Records from a dataset:

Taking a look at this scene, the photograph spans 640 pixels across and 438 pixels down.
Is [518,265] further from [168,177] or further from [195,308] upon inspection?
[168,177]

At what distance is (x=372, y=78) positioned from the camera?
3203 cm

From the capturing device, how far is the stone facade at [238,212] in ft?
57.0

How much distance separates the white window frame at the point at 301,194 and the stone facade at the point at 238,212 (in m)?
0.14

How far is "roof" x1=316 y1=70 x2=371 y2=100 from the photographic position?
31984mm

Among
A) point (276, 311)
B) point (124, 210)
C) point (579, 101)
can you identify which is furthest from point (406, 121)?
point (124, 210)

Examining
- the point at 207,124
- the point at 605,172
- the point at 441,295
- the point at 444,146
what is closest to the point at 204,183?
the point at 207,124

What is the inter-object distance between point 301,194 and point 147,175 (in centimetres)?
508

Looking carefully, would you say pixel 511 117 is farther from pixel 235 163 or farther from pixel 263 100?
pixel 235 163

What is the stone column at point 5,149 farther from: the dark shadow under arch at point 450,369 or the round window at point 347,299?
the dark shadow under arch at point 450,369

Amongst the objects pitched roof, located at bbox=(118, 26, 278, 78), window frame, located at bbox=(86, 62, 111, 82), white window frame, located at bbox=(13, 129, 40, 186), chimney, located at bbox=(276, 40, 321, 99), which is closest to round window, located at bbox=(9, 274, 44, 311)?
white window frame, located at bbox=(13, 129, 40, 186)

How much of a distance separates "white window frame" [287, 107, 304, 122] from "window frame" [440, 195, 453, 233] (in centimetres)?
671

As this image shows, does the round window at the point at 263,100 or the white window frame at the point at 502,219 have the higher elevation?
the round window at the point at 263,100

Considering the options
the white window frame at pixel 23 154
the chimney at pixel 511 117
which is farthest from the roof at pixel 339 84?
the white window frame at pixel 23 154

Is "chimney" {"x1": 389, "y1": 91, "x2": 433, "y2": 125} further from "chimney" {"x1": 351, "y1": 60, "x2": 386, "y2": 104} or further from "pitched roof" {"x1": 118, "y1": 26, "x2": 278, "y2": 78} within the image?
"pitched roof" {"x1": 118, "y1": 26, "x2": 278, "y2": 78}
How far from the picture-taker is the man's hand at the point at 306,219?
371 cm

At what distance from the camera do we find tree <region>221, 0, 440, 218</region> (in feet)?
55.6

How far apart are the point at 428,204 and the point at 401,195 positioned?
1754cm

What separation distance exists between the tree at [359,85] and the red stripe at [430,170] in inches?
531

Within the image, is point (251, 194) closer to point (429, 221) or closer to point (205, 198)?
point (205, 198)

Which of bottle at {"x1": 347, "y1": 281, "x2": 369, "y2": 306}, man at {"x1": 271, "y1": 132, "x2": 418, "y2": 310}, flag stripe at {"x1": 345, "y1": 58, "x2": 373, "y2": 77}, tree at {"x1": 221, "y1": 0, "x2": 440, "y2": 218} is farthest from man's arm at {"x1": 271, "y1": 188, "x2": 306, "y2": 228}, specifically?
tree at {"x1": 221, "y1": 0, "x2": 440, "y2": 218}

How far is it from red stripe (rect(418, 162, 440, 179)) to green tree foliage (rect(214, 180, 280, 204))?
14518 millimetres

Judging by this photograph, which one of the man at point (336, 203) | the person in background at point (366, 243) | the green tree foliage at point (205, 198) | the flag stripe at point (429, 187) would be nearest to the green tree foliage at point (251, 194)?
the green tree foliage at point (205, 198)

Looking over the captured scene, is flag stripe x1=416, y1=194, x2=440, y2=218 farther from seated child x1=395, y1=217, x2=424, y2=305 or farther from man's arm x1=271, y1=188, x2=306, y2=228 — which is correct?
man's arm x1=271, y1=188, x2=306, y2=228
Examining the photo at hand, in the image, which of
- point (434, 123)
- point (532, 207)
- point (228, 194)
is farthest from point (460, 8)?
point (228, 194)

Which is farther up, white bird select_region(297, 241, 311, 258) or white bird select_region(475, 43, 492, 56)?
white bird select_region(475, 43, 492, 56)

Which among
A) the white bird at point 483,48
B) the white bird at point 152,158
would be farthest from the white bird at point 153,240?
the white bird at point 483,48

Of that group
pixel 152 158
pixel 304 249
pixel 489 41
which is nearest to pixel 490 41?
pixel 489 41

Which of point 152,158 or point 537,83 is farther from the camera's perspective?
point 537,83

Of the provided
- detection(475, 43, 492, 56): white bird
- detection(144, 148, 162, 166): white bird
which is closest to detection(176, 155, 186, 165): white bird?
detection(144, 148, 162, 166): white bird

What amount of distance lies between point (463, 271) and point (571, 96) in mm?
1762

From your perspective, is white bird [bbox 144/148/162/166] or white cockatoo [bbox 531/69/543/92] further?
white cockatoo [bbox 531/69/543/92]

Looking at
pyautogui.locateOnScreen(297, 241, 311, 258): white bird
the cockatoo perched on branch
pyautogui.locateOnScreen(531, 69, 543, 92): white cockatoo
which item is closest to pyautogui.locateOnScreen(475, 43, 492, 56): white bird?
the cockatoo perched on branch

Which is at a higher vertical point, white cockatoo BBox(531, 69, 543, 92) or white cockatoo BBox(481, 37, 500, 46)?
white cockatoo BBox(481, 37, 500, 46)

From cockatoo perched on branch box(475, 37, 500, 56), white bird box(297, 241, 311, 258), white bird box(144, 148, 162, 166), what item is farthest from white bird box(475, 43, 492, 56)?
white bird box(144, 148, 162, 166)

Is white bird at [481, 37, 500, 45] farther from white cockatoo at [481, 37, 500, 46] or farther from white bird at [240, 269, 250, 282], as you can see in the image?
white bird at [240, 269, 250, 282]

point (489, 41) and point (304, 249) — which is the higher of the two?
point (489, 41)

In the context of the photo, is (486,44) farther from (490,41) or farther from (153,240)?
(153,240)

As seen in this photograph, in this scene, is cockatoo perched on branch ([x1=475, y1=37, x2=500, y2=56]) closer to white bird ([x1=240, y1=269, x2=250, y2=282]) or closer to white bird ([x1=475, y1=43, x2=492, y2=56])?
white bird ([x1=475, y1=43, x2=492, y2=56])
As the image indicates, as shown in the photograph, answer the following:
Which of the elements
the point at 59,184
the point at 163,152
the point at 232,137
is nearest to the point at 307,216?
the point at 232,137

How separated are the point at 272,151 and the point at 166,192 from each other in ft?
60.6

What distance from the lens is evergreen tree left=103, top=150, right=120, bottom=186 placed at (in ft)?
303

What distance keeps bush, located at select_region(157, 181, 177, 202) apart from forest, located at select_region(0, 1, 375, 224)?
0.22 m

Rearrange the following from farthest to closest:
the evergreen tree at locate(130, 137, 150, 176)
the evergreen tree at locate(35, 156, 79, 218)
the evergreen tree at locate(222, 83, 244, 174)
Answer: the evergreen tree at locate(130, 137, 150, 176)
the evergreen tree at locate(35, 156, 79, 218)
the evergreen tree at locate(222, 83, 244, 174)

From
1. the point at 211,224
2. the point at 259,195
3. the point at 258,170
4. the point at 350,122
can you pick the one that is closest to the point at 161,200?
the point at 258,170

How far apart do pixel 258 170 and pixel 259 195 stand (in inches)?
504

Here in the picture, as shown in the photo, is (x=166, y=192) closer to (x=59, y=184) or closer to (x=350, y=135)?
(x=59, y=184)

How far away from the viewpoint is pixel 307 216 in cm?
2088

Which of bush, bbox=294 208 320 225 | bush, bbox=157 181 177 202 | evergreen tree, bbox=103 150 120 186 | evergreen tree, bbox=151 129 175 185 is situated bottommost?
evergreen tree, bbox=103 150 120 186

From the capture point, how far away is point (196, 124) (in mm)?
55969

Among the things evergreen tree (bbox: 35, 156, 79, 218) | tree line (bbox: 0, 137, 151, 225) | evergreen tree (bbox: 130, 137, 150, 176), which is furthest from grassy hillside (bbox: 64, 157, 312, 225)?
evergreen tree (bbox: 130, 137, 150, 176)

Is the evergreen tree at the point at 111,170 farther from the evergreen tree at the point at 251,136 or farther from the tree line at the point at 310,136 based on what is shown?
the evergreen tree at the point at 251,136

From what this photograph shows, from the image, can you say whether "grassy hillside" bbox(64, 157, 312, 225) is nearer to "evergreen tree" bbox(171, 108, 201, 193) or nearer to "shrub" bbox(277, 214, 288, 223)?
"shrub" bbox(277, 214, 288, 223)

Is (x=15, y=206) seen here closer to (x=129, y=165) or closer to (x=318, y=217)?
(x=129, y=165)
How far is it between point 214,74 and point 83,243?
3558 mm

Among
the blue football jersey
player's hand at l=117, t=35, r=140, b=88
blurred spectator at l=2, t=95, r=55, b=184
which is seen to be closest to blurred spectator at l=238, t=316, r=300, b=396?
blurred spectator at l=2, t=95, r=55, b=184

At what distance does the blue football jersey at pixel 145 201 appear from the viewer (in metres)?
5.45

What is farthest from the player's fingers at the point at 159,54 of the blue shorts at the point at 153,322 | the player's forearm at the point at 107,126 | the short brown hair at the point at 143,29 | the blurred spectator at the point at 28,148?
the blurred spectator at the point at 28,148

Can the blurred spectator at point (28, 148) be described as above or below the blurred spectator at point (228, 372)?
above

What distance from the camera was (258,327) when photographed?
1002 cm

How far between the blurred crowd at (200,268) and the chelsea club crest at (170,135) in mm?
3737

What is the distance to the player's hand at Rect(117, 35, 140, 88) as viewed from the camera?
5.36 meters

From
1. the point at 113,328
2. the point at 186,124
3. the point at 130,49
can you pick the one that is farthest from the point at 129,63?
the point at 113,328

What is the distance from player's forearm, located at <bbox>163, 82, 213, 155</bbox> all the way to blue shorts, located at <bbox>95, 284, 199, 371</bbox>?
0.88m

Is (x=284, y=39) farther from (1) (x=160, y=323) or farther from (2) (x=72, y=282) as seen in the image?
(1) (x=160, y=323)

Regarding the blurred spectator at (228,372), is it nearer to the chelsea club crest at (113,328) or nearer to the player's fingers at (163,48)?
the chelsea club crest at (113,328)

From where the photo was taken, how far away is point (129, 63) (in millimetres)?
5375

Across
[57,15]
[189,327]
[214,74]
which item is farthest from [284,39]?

■ Written exercise: Repeat the line containing "What is the distance to" and all subsequent lines through the final line of the data, exactly and with no others.

■ Result of the task:
What is the distance to the player's hand at Rect(117, 35, 140, 88) as viewed from the camera?
5.36 meters

From
1. the point at 113,328
2. the point at 186,124
3. the point at 130,49
can you pick the one that is farthest from the point at 129,63?
the point at 113,328

What is the distance from player's forearm, located at <bbox>163, 82, 213, 155</bbox> all the way to blue shorts, located at <bbox>95, 284, 199, 371</bbox>?
0.88m

Is (x=284, y=39) farther from (1) (x=160, y=323) or farther from (2) (x=72, y=282) as seen in the image?
(1) (x=160, y=323)

Regarding the blurred spectator at (228,372), is it nearer to the chelsea club crest at (113,328) or nearer to the player's fingers at (163,48)?
the chelsea club crest at (113,328)

From where the photo was taken, how far away is point (129, 63) (in millimetres)?
5375

Across
[57,15]
[189,327]
[214,74]
which item is farthest from [284,39]?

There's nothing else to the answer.